# Spot removal over an already removed spot



## brendatharp (Jul 26, 2017)

Forgive me if this has been posted before, but various ways to describe this made it difficult to find if it had been posted! 

I have often had situations where in using the spot removal tool in healing mode, even in cloning actually, the area it chooses as the best replacement option has other things in it that end up looking obviously repeated - like water drops in the air, or stones on the ground. If there is another area that might work, I'll try it, but when it's the best overall area, once I accept that, how can I then go into that already spotted area and remove a water drop or stone? Everytime I move the cursor near that spotted area, it activates the larger spot that was already done. Anyway to overlap like this?? Thanks to all for any help you can give here.


----------



## Hal P Anderson (Jul 26, 2017)

You can create another cloning spot somewhere else in the image and drag it over the first one.


----------



## Johan Elzenga (Jul 26, 2017)

I'm not sure if this works in LR5 too, but this works in LR6: At the bottom of the screen, set the Tool Overlay to 'Never'. Now you can clone over previously cloned spots.


----------



## brendatharp (Jul 27, 2017)

JohanElzenga said:


> I'm not sure if this works in LR5 too, but this works in LR6: At the bottom of the screen, set the Tool Overlay to 'Never'. Now you can clone over previously cloned spots.


Thank you! That's exactly what I needed to know, and hopefully Hal Anderson will see this reply as it may be news to him too! I knew there was a way but just couldn't figure it out. I'm happy...


----------



## Johan Elzenga (Jul 27, 2017)

Good to hear you can use it after all. It's important to keep your personal info up to date. Your info says you are using LR5 and the tip I gave only works in LR6, so you're lucky I didn't decide it would be useless to tell you this.


----------



## brendatharp (Jul 27, 2017)

JohanElzenga said:


> Good to hear you can use it after all. It's important to keep your personal info up to date. Your info says you are using LR5 and the tip I gave only works in LR6, so you're lucky I didn't decide it would be useless to tell you this.

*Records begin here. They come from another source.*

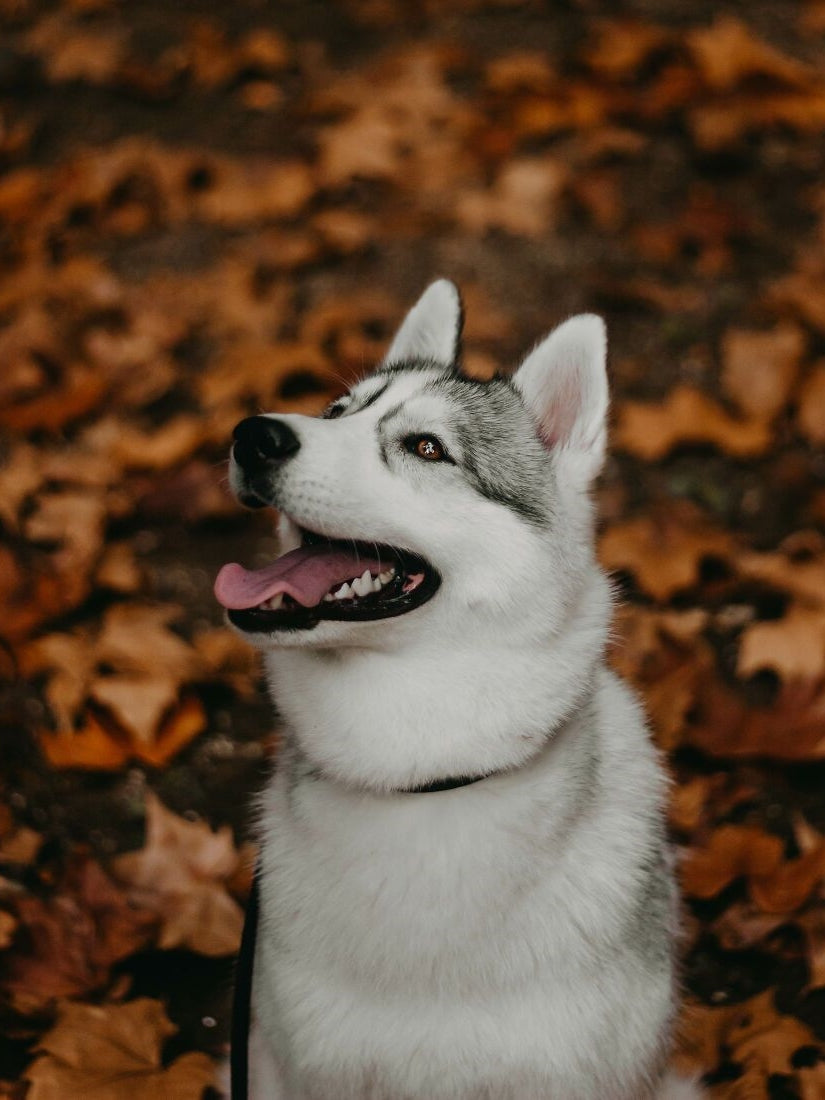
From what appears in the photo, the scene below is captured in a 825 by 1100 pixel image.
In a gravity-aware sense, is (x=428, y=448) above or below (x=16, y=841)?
above

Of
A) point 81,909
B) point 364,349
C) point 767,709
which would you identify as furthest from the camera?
point 364,349

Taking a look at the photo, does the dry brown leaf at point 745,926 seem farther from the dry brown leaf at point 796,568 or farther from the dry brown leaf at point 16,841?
the dry brown leaf at point 16,841

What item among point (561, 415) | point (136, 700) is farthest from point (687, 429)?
point (136, 700)

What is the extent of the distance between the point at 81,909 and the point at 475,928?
1319 millimetres

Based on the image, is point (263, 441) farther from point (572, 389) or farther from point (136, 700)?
point (136, 700)

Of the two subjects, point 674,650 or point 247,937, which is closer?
point 247,937

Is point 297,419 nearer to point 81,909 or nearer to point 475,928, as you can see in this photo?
point 475,928

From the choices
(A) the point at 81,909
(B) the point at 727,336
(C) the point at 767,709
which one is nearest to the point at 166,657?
(A) the point at 81,909

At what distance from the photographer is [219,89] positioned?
5.93 m

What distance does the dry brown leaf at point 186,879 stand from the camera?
297 centimetres

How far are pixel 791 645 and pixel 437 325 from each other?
1.53 m

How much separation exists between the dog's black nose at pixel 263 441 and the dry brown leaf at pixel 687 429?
94.0 inches

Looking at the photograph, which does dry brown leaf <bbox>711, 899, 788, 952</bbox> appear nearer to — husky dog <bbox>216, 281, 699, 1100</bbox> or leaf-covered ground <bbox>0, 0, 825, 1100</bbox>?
leaf-covered ground <bbox>0, 0, 825, 1100</bbox>

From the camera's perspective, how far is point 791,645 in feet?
11.1
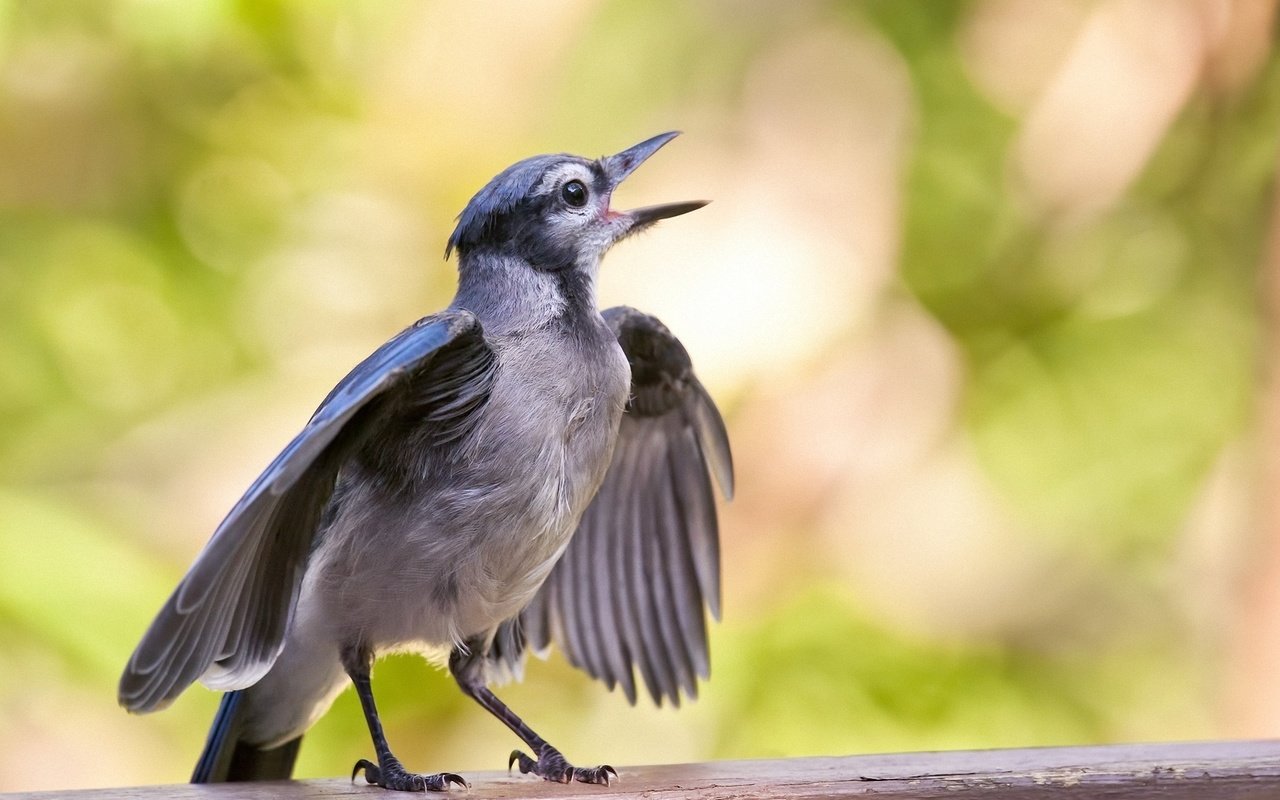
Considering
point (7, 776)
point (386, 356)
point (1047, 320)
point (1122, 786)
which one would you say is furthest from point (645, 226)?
point (1047, 320)

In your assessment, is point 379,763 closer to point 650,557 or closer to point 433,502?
point 433,502

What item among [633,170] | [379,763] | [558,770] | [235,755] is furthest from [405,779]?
[633,170]

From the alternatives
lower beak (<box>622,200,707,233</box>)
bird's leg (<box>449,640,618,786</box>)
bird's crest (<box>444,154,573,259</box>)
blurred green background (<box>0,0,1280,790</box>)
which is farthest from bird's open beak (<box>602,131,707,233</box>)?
blurred green background (<box>0,0,1280,790</box>)

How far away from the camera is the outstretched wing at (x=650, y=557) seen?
7.79ft

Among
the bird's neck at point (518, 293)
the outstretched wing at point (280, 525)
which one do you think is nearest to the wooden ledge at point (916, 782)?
the outstretched wing at point (280, 525)

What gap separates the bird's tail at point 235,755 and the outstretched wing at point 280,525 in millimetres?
318

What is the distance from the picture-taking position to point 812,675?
387 centimetres

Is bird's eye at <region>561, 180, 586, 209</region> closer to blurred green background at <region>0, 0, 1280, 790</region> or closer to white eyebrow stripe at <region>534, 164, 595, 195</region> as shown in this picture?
white eyebrow stripe at <region>534, 164, 595, 195</region>

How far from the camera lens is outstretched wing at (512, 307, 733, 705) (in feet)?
7.79

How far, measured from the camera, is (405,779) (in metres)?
1.79

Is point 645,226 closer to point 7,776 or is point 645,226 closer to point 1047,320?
point 7,776

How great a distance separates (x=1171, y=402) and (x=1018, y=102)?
112 cm

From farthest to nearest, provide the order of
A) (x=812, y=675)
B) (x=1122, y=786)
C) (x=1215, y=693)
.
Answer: (x=1215, y=693), (x=812, y=675), (x=1122, y=786)

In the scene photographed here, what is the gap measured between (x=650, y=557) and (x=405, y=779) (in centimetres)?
77
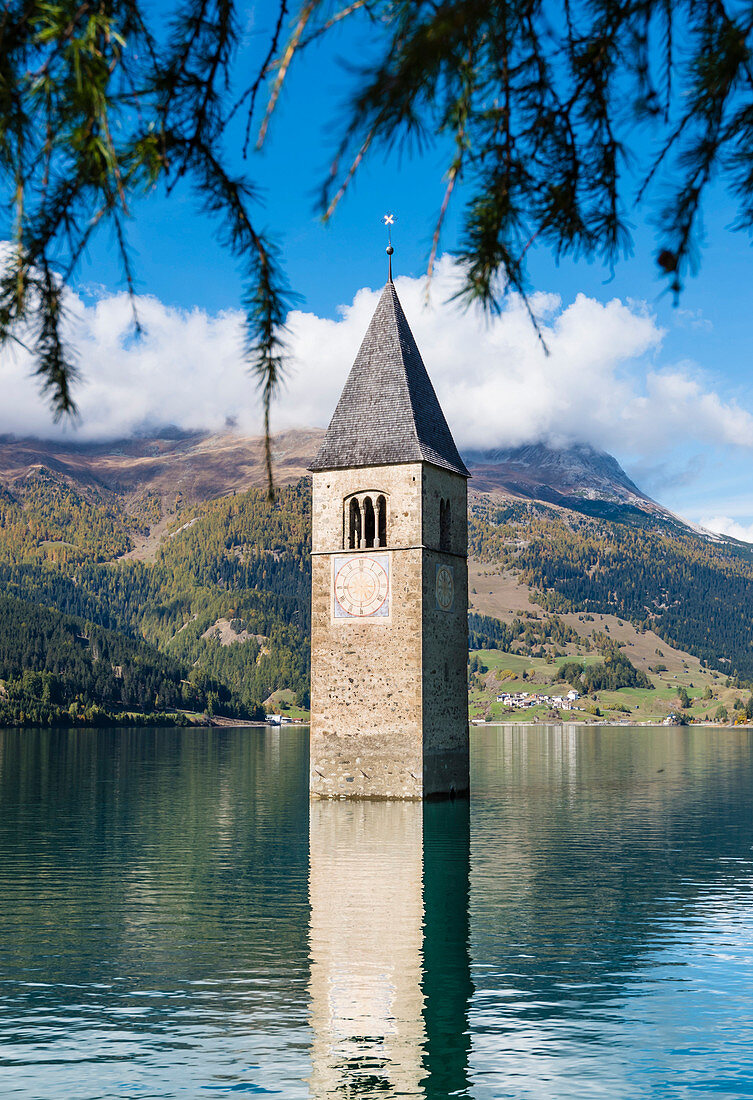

Thank you AGAIN for reminding me to update my profile, Johan. Little things like this can slip away unnoticed in all there is to do, unless someone who cares points it out. By the way, lovely profile picture and blog/galleries as well.


----------



## rampanthamster (Sep 2, 2017)

Hi Brenda - the 'H' key comes in very handy in these instances, to quickly hide/unhide the clone spots you've used. And once hidden, as i'm sure you now realise - it's fine to clone/spot remove to your hearts content anywhere on the image


----------



## brendatharp (Sep 3, 2017)

rampanthamster said:


> Hi Brenda - the 'H' key comes in very handy in these instances, to quickly hide/unhide the clone spots you've used. And once hidden, as i'm sure you now realise - it's fine to clone/spot remove to your hearts content anywhere on the image


Thank you very much! I did figure that out, so combined with all the other replies I have solve my issue! This forum is great...many thanks for your help!


----------



## rampanthamster (Sep 4, 2017)

could agree more - very glad I've found this forum. Particularly as I'm a lightroom user who's looking to develop my photoshop skills a bit and not happy to be stuck in a rut so to speak. I've only just joined but there certainly seem to be a plethora of interesting and worthwhile threads to delve into, i must say.


----------